> **ОТРЫВОК**:
++++++++++

Репутации Козлова эти общие соображения повредить не могут. Козлов — поэт истинный. Спирт чистой поэзии присутствует в его стихах. Но как поэт Козлов полностью «восприял благая» уже при жизни: любовь читателей, широкое общественное признание стали достойной наградой за все понесенные им труды. Такое положение вещей обыкновенно сказывается потом — при подведении итогов, при окончательном расчете. Пожизненная слава необходимо наносит урон посмертной славе поэта, энтузиазм современников действует на потомков охлаждающе. Поэт, ни разу не обманувший ожиданий современного себе среднестатистического читателя, вступает в конфликт с читателем идеальным.

Триумфально войдя в литературу с первой попытки, взяв с первой попытки значительную высоту, Козлов далее уже не развивался. Поэзия Козлова не достигла того совершенства, которое автоматически проредило бы шеренгу поклонников и обожателей, автоматически отсеяло бы читателя среднего — лишнего читателя. Козлов — поэт все-таки небольшой.

Вся его жизнь в искусстве прошла в сфере притяжения более крупных небесных тел, самостоятельным светилом на небосклоне русской поэзии Козлов стать не сумел. Спирт чистой поэзии разбавлен у него значительным количеством подслащенной воды; Козлов — это какой-то семипроцентный Жуковский или десятипроцентный Батюшков. Стихи Козлова — слабый напиток, дамский.

Конечно, приговор мой легко оспорить. Можно так возразить: «Козлов написал “Вечерний звон”, Козлов дал сцену пострижения в “Княгине Наталье Борисовне Долгорукой”, Козлов создал такой шедевр русской лирической поэзии как “Не бил барабан перед смутным полком…” — для одного человека вроде бы и достаточно. Много ли у нас было зрячих стихотворцев, сумевших сделать в искусстве столько, сколько совершил в борьбе с недугом этот мужественный слепец. Следовало бы помянуть Ивана Ивановича Козлова тихим и добрым словом, а не лезть к его стихам со спиртометром и не примешивать терминологию ликероводочного производства к вопросам искусства».

++++++++++

Собранные тексты подписей:
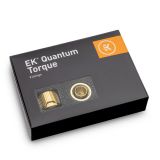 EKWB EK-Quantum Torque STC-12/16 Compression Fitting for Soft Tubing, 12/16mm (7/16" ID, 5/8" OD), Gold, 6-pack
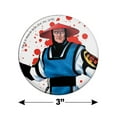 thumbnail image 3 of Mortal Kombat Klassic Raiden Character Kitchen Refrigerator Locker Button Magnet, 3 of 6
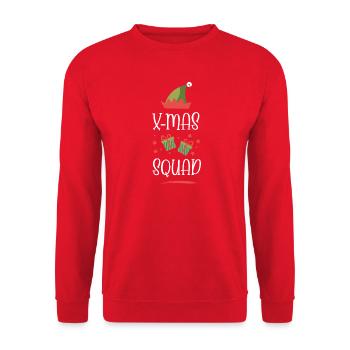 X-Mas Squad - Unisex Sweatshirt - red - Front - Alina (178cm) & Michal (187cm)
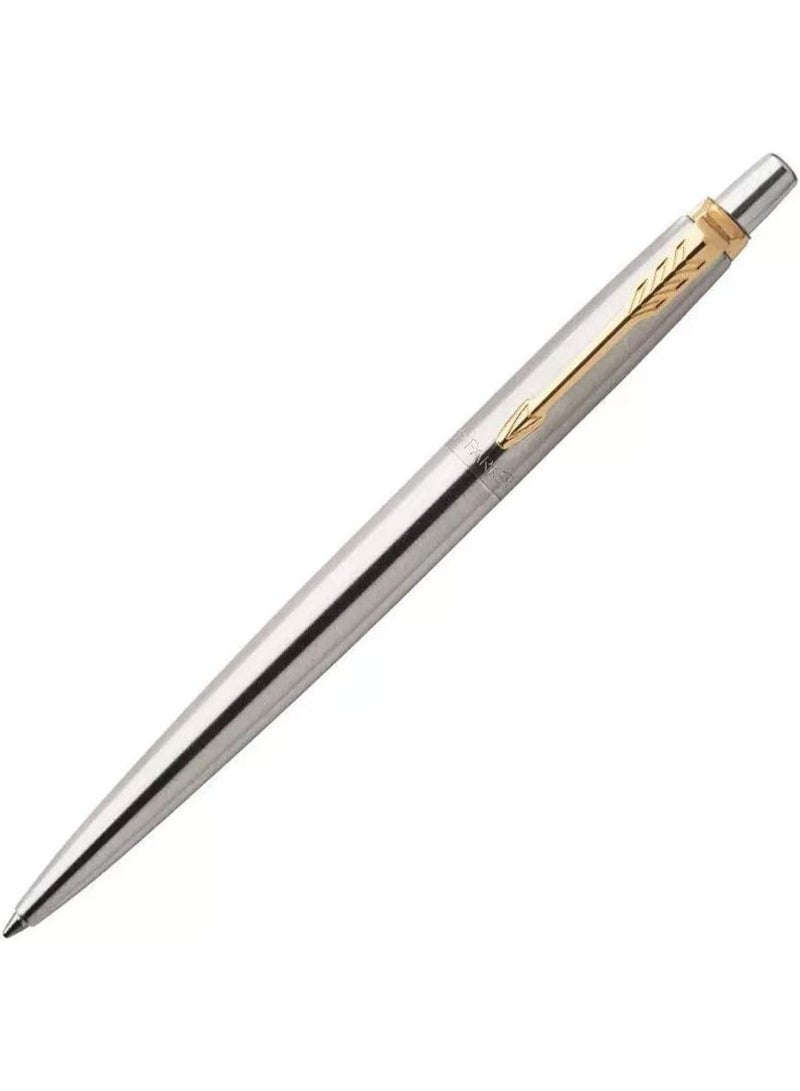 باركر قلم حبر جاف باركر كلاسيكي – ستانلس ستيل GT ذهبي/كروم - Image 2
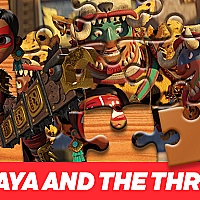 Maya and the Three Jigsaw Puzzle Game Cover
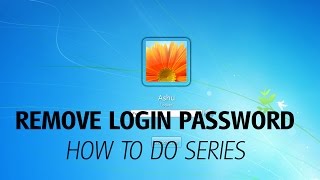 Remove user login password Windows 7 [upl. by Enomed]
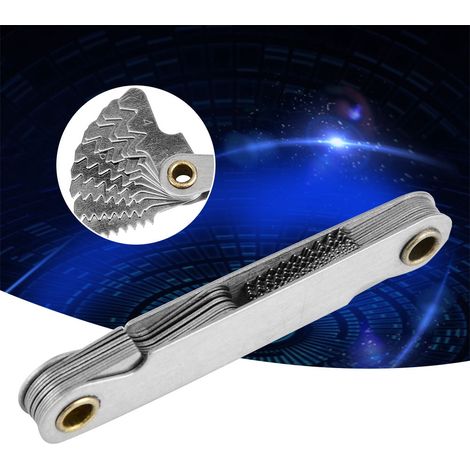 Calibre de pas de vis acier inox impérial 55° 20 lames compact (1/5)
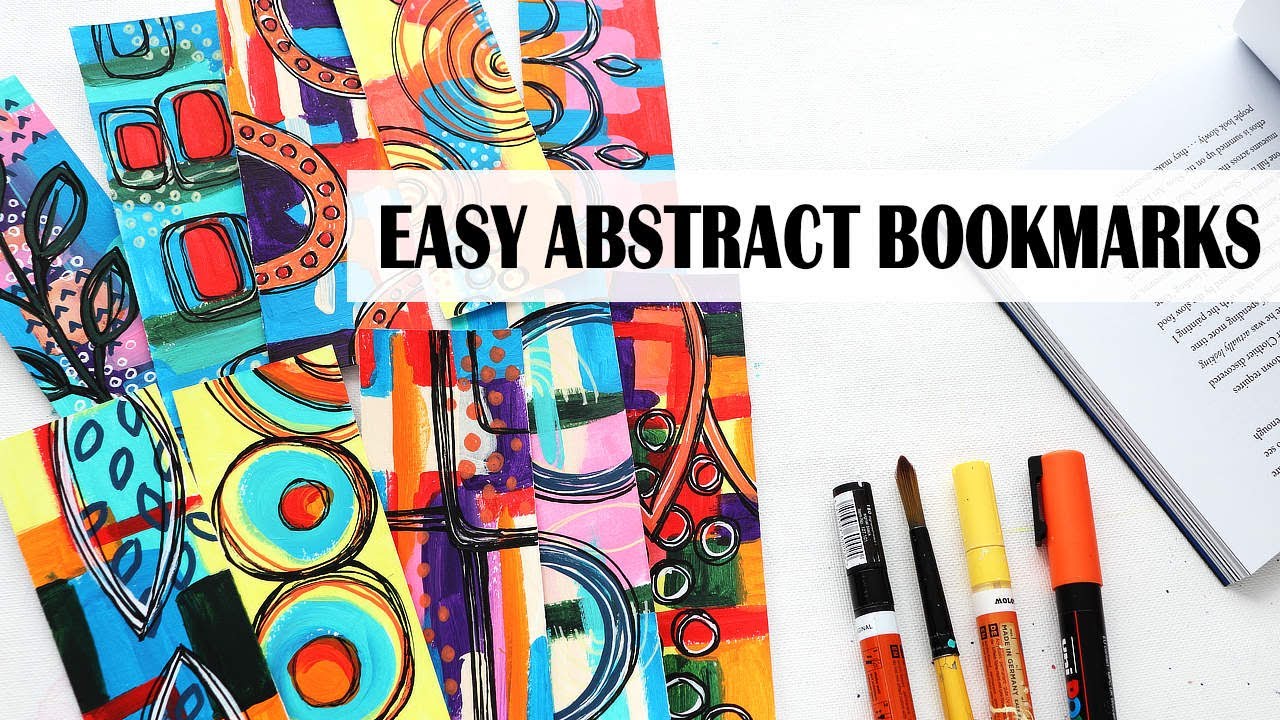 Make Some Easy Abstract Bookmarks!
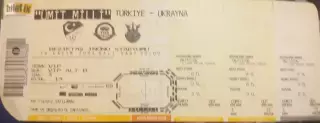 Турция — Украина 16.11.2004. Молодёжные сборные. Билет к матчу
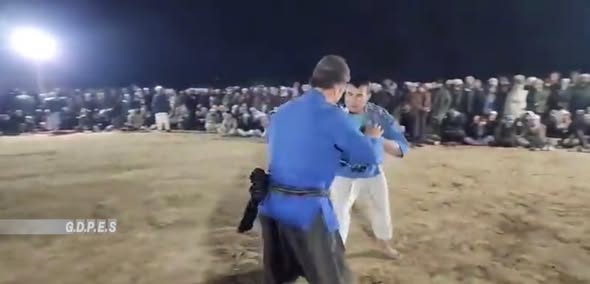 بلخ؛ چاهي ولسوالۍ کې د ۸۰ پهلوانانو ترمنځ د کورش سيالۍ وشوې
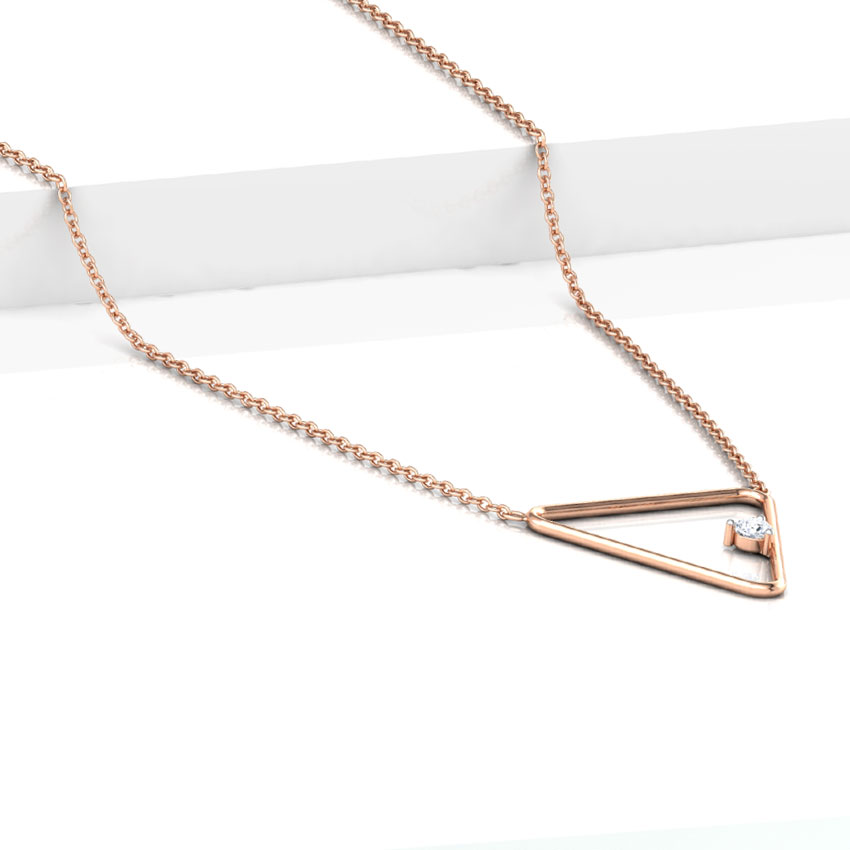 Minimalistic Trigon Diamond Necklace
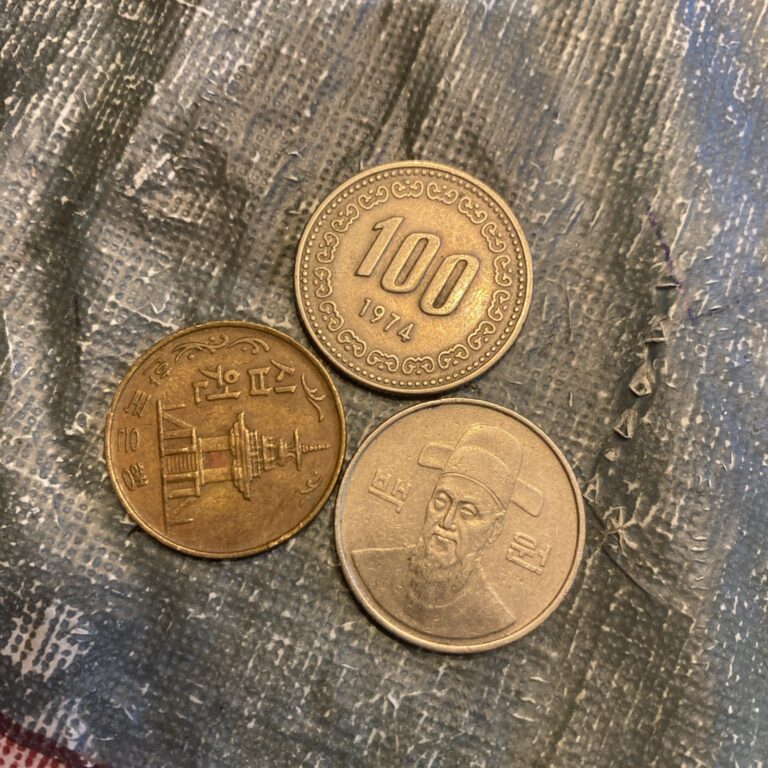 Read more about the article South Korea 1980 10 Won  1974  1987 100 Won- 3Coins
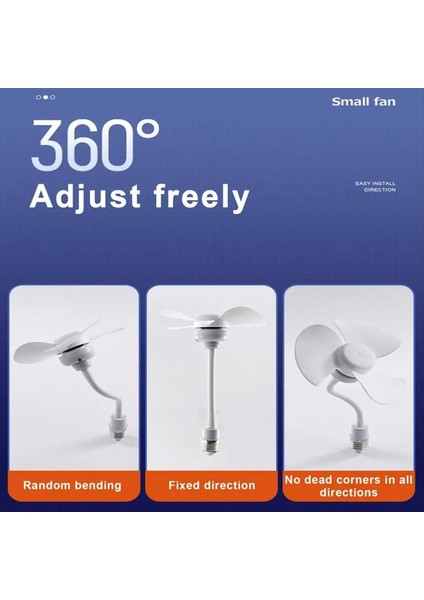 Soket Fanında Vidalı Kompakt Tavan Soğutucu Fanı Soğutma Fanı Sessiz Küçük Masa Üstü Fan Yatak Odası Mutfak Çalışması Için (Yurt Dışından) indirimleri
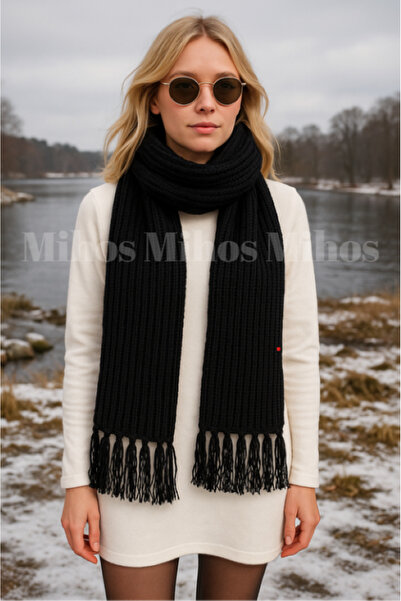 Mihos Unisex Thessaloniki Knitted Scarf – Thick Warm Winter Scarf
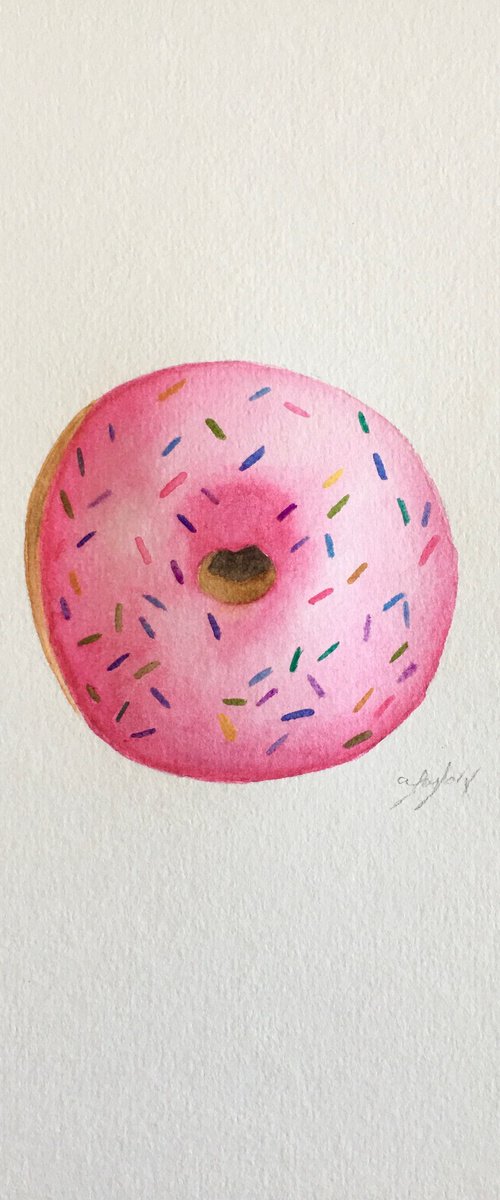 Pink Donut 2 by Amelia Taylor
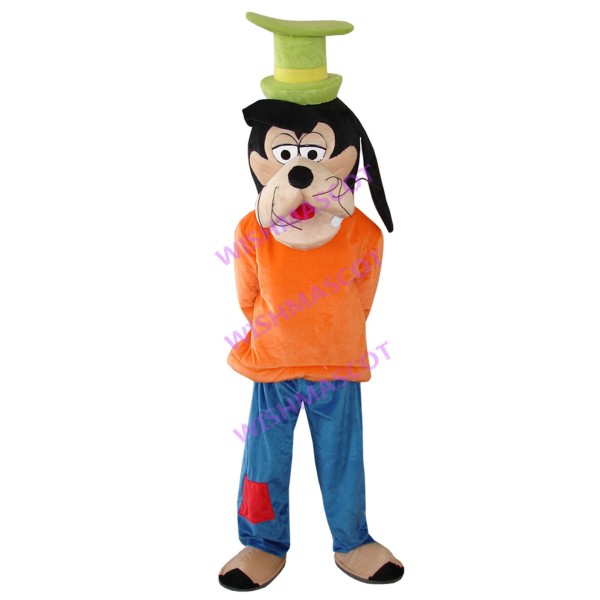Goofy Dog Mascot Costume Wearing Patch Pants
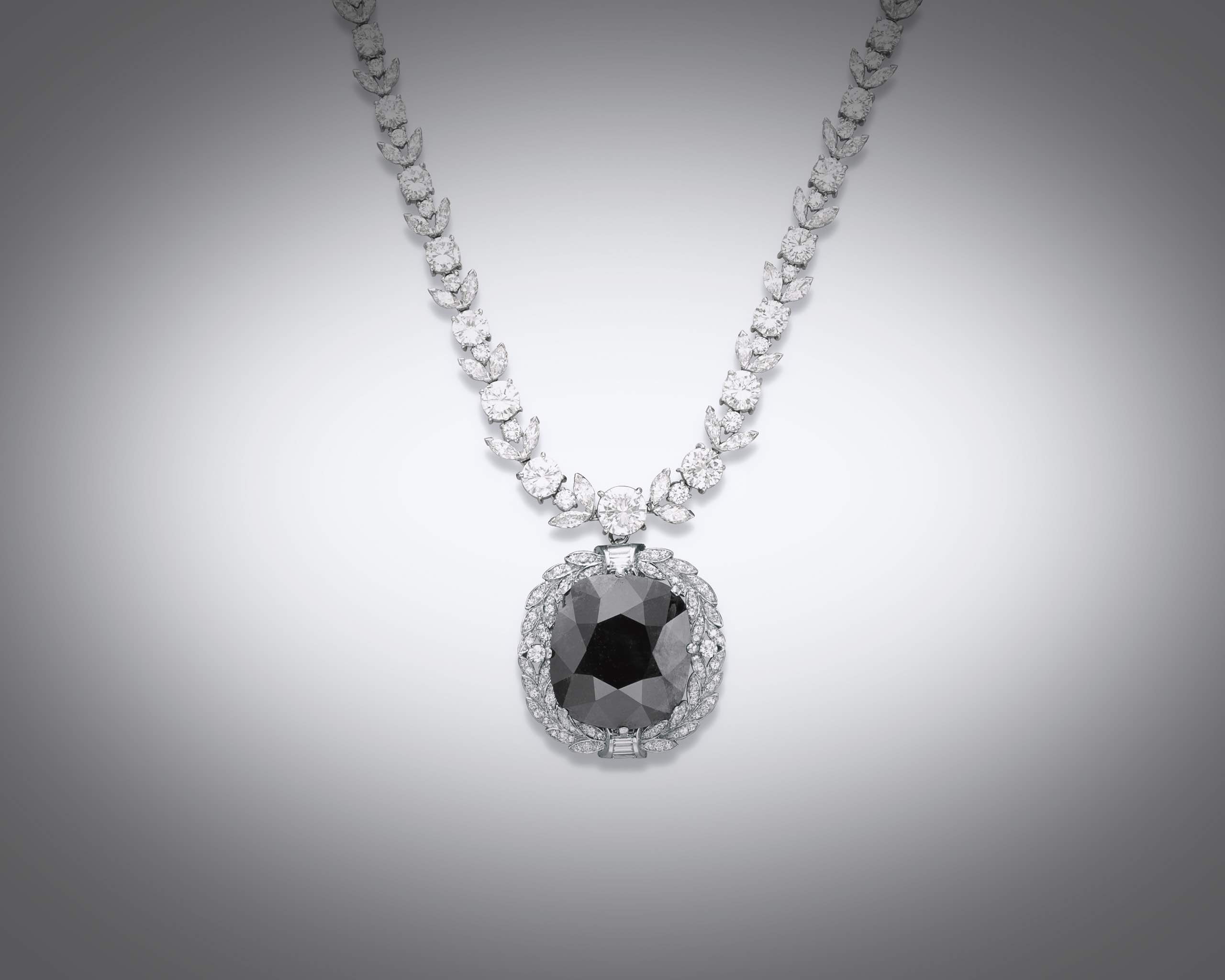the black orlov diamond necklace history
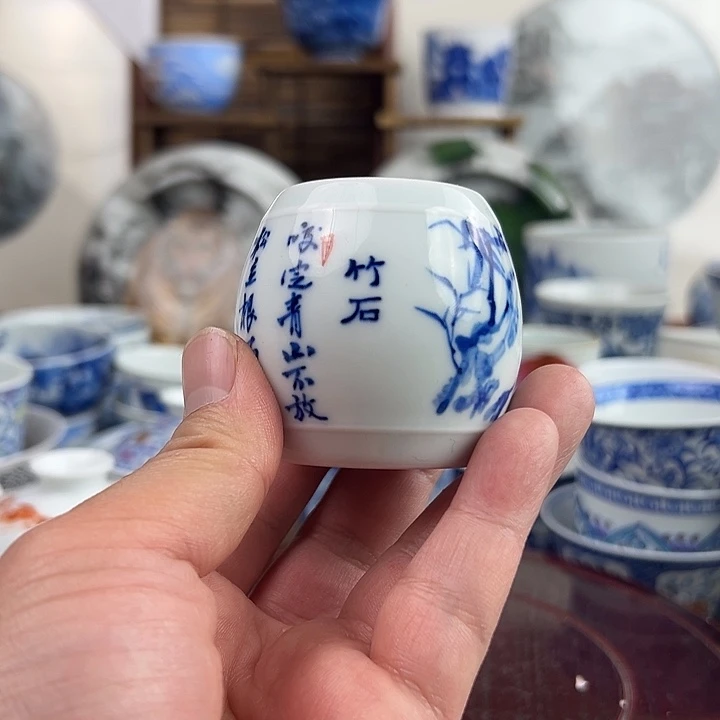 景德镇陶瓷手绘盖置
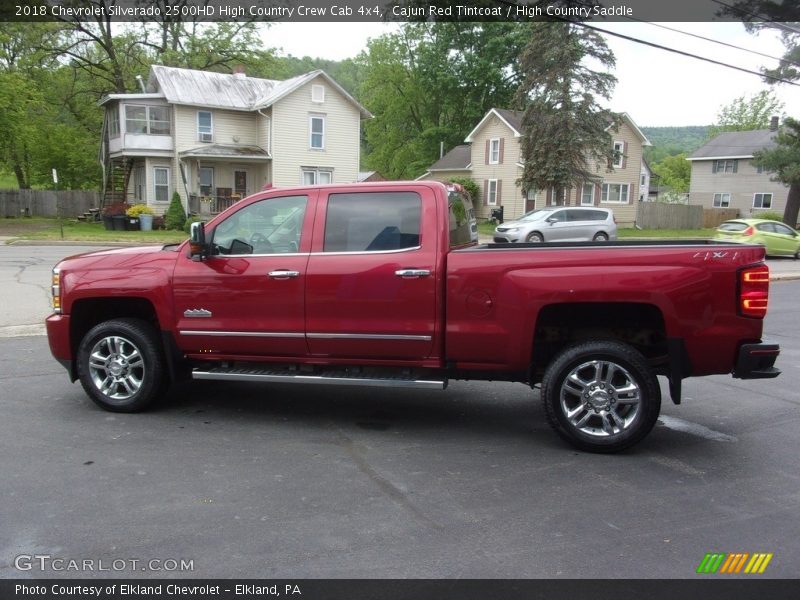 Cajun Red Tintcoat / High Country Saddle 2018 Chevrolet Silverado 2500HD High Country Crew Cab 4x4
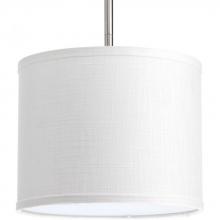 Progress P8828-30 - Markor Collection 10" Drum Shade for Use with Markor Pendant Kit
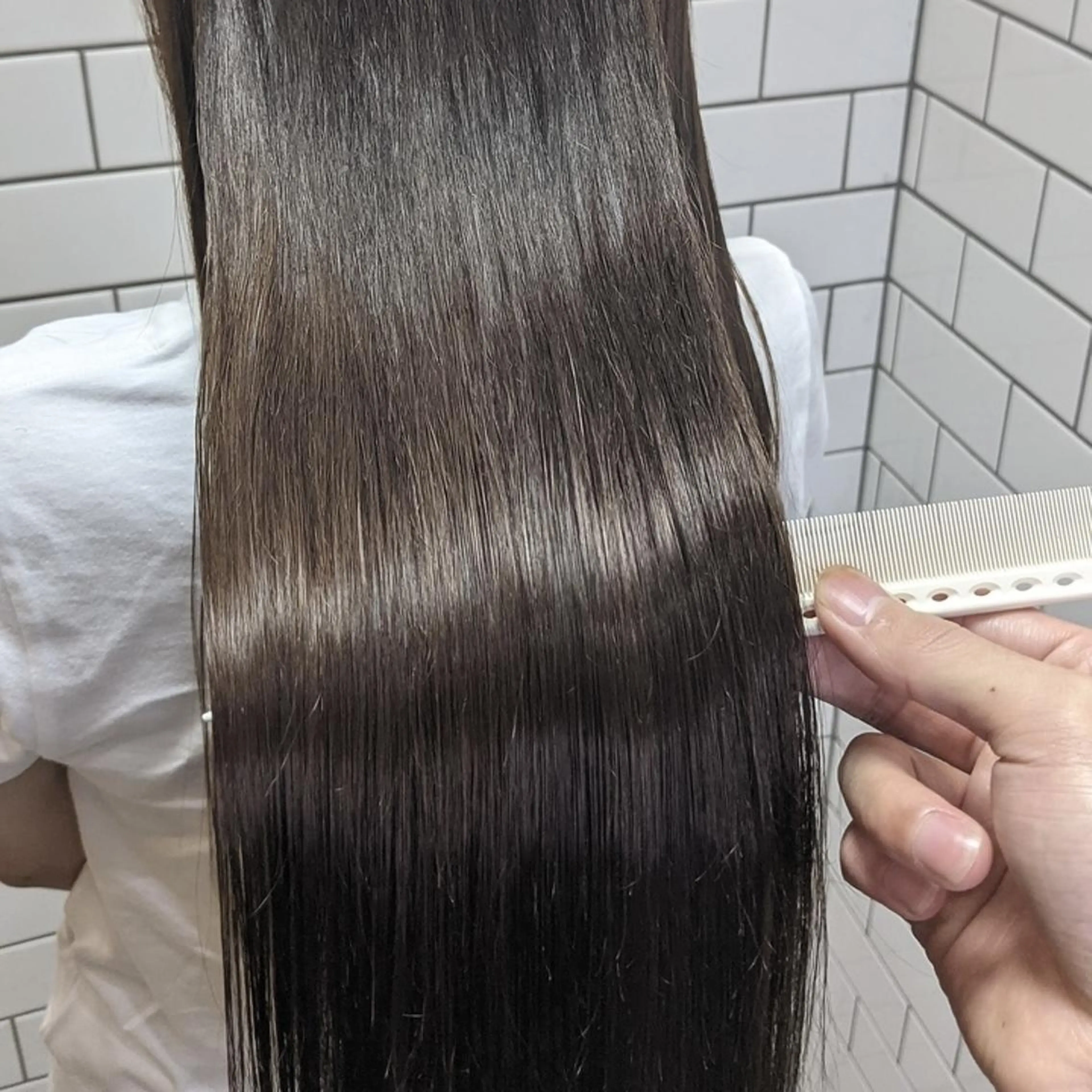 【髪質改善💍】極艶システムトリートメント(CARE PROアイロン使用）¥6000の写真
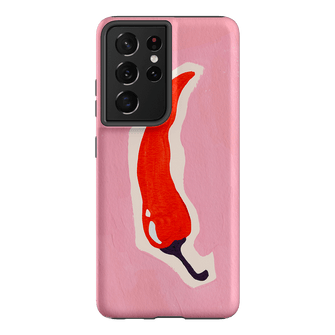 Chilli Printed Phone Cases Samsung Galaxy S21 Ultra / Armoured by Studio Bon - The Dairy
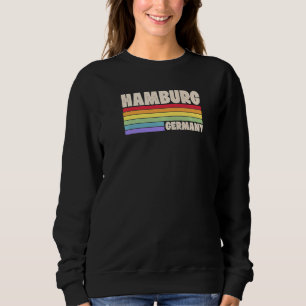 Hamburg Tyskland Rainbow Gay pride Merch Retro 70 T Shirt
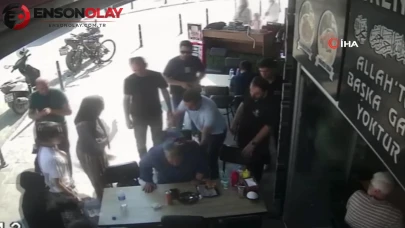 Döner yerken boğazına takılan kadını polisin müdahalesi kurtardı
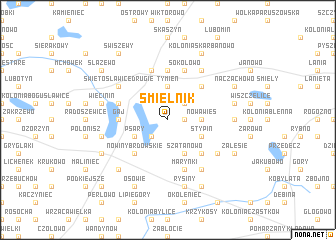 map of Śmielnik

++++++++++

> **ЗАДАНИЕ 1**:
С каким поэтом, помимо Жуковского, отрывок о Козлове сравнивает его творчество?
> **ЗАДАНИЕ 2**:
Определите, согласуются ли с отрывком о Козлове следующие утверждения: (а) автор считает Козлова истинным поэтом; (б) после первого успеха Козлов продолжал развиваться; (в) стихи Козлова автор называет крепким напитком.
> **ЗАДАНИЕ 3**:
Воспроизведите без изменений часть отрывка о Козлове от слов «Вся его жизнь» до слов «слабый напиток, дамский.».

> **ОТВЕТ 1**:
С Батюшковым: Козлов назван «десятипроцентный Батюшков».

> **ОТВЕТ 2**:
(а) Да: «Козлов — поэт истинный».
(б) Нет: «Козлов далее уже не развивался».
(в) Нет: «Стихи Козлова — слабый напиток, дамский».

> **ОТВЕТ 3**:
Вся его жизнь в искусстве прошла в сфере притяжения более крупных небесных тел, самостоятельным светилом на небосклоне русской поэзии Козлов стать не сумел. Спирт чистой поэзии разбавлен у него значительным количеством подслащенной воды; Козлов — это какой-то семипроцентный Жуковский или десятипроцентный Батюшков. Стихи Козлова — слабый напиток, дамский.